# 2013 MyLink seems frozen



## rscruze (Apr 11, 2012)

Hi all,

As I posted in another thread, I just recently (4 days ago) purchased a brand new 2013 Cruze ECO MT. Everything seems to be great. The MyLink I have not played with it much but my phone connected easily via bluetooth and was able to make calls using voice dialing, etc. Today as I backed out, the rear-view camera came on, then when I put it into First, the camera still stayed on and through till about 3rd gear I could see the rear via the camera as the car was moving. 

Then it went black and since then even after a few engine-off/on cycles, all I get is the MyLink homepage and the clock also seems stuck. The radio power button does not turn on the radio, no other buttons work. Phone connection does not work. Nothing! 

Has anybody else experienced this? Is there a way to reboot the system? Even after leaving the car shut off for three hours didn't help. I am at a loss and disappointed. I plan to call the dealership and inform them. Any ideas anybody? Please help!

Thanks.


----------



## Clump (Oct 22, 2012)

I have a 2013 with Mylink and have not had this issue. You may be able to "reset" it by pulling the fuse for a couple of minutes.


----------



## obermd (Mar 3, 2012)

I'd take it into your dealership in the "frozen" status so they can see the issue. Clump may be correct that this will require nothing more than resetting, but if you do that before taking it to the dealership I can guarantee they won't be able to reproduce or fix the problem. By taking it in you get GM to record the problem in your car's service history, which can be very important down the road.


----------



## rscruze (Apr 11, 2012)

I see! That's a good point there, i.e. them being able to record the problem. I'll do that in a couple days as the dealership is a little way out.

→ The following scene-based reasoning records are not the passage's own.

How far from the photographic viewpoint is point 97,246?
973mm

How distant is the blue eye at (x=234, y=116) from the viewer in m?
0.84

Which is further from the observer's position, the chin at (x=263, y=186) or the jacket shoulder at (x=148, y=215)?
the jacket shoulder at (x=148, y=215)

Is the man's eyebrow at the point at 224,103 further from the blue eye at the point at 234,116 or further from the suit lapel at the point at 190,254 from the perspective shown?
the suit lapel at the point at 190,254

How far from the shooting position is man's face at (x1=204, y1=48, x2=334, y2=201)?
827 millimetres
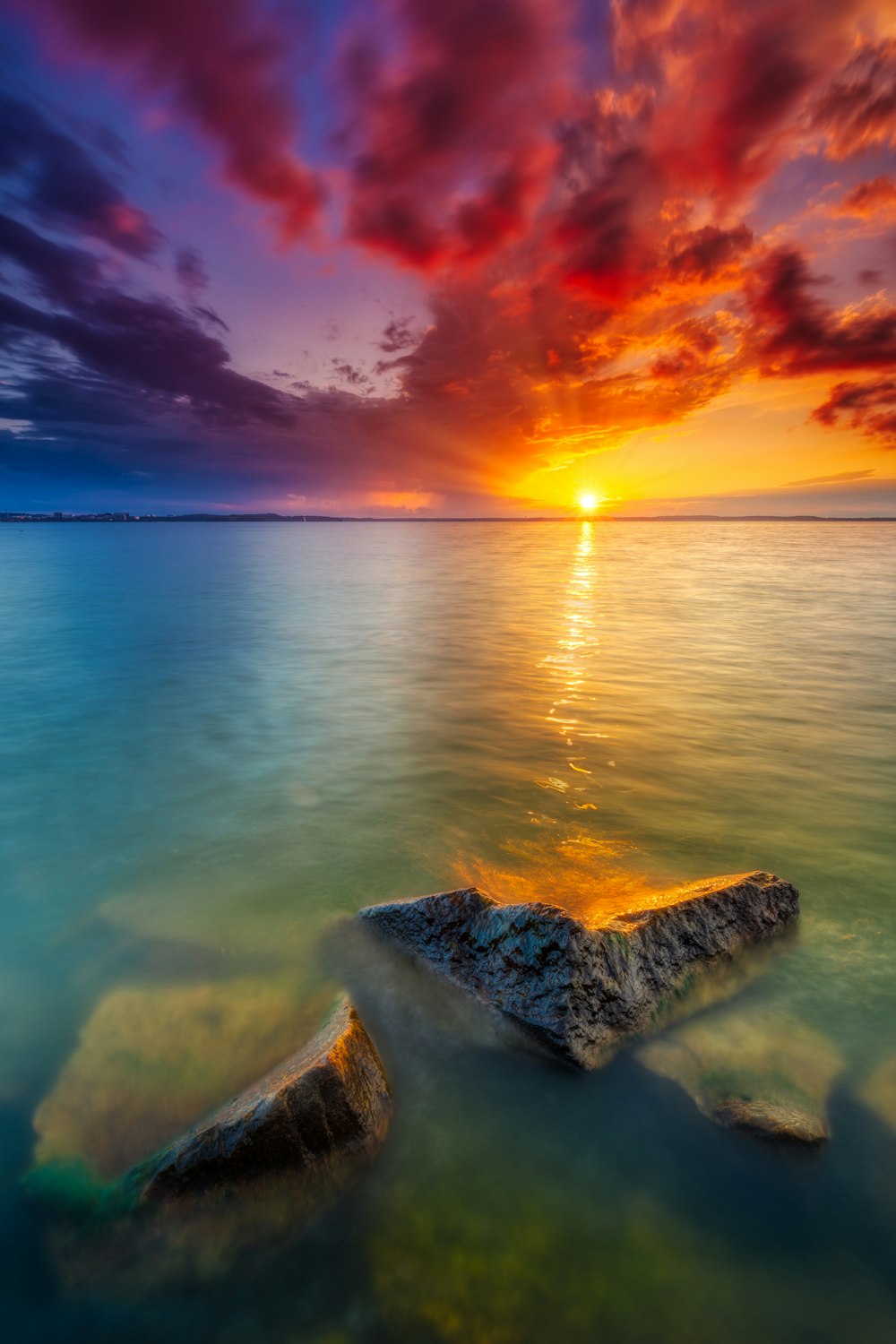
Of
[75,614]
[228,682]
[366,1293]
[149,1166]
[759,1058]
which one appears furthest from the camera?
[75,614]

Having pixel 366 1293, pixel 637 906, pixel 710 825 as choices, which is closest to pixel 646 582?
pixel 710 825

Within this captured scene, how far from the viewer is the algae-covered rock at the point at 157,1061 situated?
364 cm

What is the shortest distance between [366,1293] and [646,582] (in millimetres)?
34652

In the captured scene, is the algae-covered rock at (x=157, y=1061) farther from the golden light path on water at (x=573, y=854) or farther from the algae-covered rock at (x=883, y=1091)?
the algae-covered rock at (x=883, y=1091)

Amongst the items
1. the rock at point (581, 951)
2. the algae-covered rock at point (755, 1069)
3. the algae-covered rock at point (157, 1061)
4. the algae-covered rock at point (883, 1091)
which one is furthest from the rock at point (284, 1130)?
the algae-covered rock at point (883, 1091)

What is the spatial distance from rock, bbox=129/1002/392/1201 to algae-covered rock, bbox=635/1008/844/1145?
1.89 metres

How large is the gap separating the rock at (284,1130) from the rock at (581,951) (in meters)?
1.16

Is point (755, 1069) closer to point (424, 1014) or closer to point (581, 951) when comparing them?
point (581, 951)

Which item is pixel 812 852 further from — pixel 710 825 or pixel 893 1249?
pixel 893 1249

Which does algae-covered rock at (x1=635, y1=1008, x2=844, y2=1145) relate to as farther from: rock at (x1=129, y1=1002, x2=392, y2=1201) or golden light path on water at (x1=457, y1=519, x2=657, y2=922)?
rock at (x1=129, y1=1002, x2=392, y2=1201)

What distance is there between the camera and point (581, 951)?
159 inches

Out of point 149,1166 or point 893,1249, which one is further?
point 149,1166

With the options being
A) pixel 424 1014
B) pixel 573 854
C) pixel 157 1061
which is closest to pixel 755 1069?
pixel 424 1014

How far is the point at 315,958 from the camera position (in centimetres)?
510
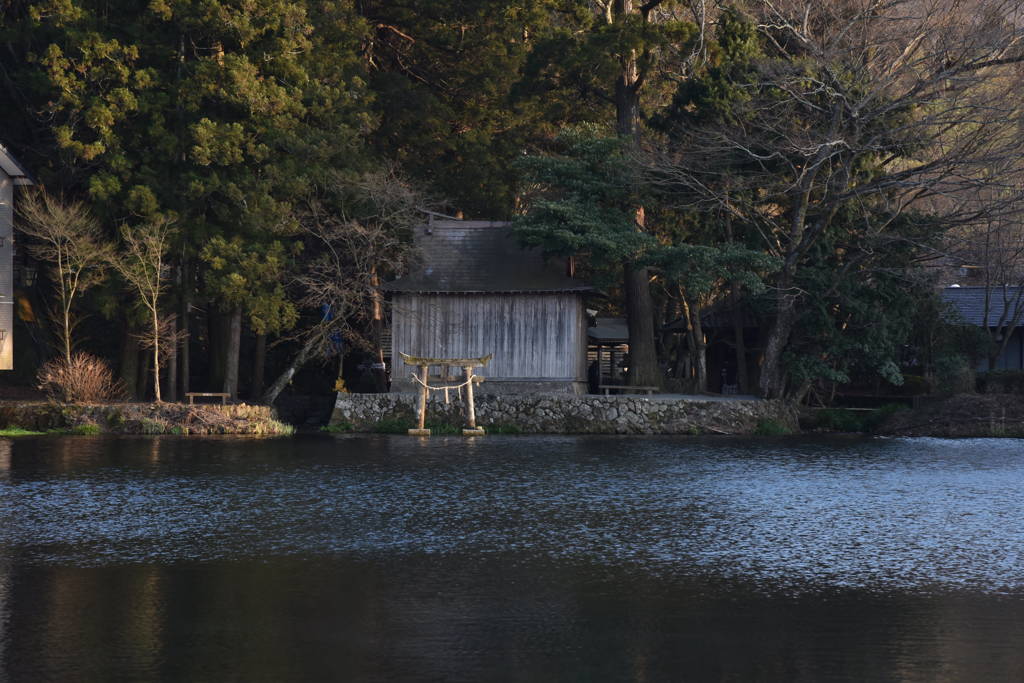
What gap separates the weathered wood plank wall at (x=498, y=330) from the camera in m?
38.9

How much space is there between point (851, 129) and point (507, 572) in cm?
2738

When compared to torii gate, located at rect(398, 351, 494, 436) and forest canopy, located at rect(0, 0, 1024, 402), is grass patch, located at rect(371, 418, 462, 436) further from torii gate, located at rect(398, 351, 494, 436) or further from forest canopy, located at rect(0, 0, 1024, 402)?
forest canopy, located at rect(0, 0, 1024, 402)

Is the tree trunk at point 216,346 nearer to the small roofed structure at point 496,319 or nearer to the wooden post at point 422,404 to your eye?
the small roofed structure at point 496,319

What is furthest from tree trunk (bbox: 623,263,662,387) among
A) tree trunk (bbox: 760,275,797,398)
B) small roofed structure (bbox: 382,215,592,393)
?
tree trunk (bbox: 760,275,797,398)

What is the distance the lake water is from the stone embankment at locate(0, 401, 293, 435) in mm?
8974

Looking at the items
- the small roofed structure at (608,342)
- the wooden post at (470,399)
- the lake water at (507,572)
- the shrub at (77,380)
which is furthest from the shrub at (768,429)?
the shrub at (77,380)

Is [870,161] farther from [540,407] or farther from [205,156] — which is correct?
[205,156]

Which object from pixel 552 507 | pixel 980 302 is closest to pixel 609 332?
pixel 980 302

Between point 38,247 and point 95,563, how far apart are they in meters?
25.3

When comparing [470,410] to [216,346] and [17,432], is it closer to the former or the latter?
[216,346]

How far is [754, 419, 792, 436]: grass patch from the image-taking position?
3628 cm

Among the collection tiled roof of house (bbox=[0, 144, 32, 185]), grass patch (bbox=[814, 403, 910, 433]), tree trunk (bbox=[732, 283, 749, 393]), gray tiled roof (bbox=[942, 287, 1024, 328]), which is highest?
tiled roof of house (bbox=[0, 144, 32, 185])

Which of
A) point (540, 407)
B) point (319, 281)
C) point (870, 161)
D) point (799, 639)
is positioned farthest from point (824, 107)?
point (799, 639)

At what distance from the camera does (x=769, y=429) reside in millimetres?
36344
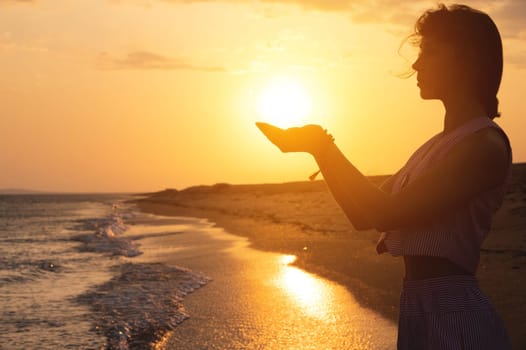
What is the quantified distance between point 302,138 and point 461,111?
591mm

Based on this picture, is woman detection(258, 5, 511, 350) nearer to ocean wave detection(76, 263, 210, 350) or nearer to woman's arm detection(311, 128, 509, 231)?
woman's arm detection(311, 128, 509, 231)

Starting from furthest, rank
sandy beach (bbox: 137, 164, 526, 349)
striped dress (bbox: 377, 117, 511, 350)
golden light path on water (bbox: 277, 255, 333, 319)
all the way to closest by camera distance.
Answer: golden light path on water (bbox: 277, 255, 333, 319), sandy beach (bbox: 137, 164, 526, 349), striped dress (bbox: 377, 117, 511, 350)

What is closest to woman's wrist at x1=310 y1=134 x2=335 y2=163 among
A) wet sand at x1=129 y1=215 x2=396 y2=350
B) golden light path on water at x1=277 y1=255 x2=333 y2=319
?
wet sand at x1=129 y1=215 x2=396 y2=350

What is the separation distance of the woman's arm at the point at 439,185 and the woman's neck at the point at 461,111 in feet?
0.66

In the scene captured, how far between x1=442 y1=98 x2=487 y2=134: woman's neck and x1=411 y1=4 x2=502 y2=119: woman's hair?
0.05 meters

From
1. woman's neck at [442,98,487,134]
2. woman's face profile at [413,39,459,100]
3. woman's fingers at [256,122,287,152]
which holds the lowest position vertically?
woman's fingers at [256,122,287,152]

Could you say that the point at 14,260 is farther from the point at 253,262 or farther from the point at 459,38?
the point at 459,38

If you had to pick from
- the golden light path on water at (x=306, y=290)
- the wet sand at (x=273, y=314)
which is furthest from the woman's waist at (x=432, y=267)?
the golden light path on water at (x=306, y=290)

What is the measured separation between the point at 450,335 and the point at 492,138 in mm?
645

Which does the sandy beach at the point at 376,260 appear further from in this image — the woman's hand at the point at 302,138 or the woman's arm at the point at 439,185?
the woman's hand at the point at 302,138

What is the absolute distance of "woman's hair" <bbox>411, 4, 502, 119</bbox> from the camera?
2119 mm

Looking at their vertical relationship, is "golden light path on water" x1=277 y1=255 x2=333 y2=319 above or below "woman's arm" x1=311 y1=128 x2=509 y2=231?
below

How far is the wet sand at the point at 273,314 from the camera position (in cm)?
808

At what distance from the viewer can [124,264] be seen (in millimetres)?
17188
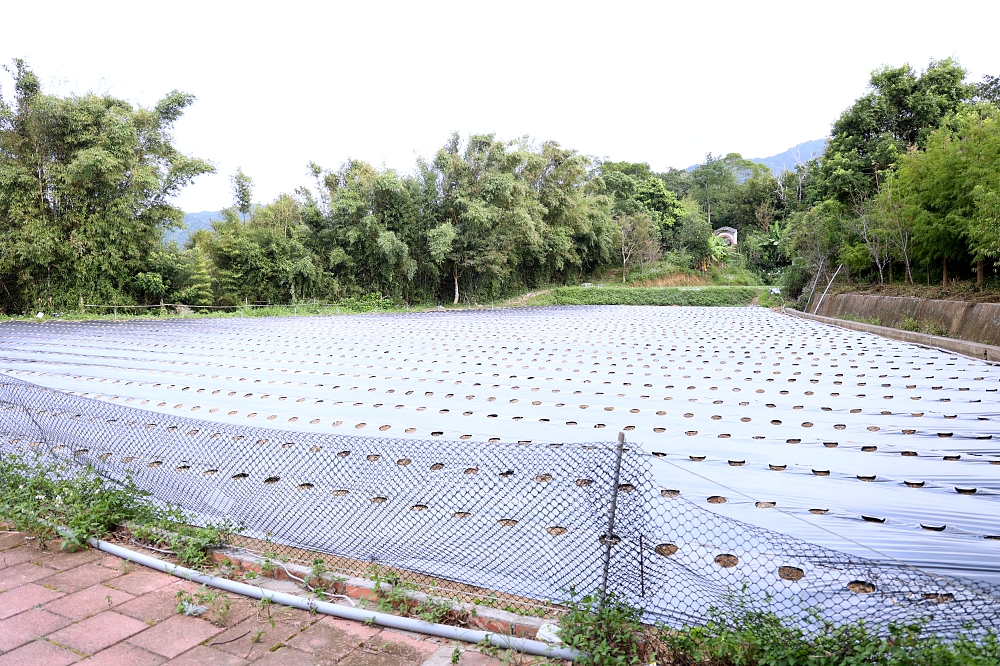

In the mean time I talked to the dealership and they said the same thing, i.e. bring it in. 

I'll post back how things go after they take a look at it. 

Thanks obermd and clump.


----------



## rscruze (Apr 11, 2012)

Just a quick updated. I talked to the Chevy Mylink customer service rep and she said they have a "very preliminary" software update for this exact reason for the radio on my car. She said it was very specific to the radio on the 2013 Cruze ECO. I am glad that GM is aware of this issue. So anyway I am hopeful and have an apt. setup with my dealer service tomorrow. 

I will report back how that goes and really hoping to get MyLink and other radio functions working back again.


----------



## obermd (Mar 3, 2012)

rscruze said:


> Just a quick updated. I talked to the Chevy Mylink customer service rep and she said they have a "very preliminary" software update for this exact reason for the radio on my car. She said it was very specific to the radio on the 2013 Cruze ECO. I am glad that GM is aware of this issue. So anyway I am hopeful and have an apt. setup with my dealer service tomorrow.
> 
> I will report back how that goes and really hoping to get MyLink and other radio functions working back again.


That's good to know. I wonder if anyone else with a different Cruze trim is having the same problem.


----------



## Clump (Oct 22, 2012)

rscruze said:


> Just a quick updated. I talked to the Chevy Mylink customer service rep and she said they have a "very preliminary" software update for this exact reason for the radio on my car. She said it was very specific to the radio on the 2013 Cruze ECO. I am glad that GM is aware of this issue. So anyway I am hopeful and have an apt. setup with my dealer service tomorrow.
> 
> I will report back how that goes and really hoping to get MyLink and other radio functions working back again.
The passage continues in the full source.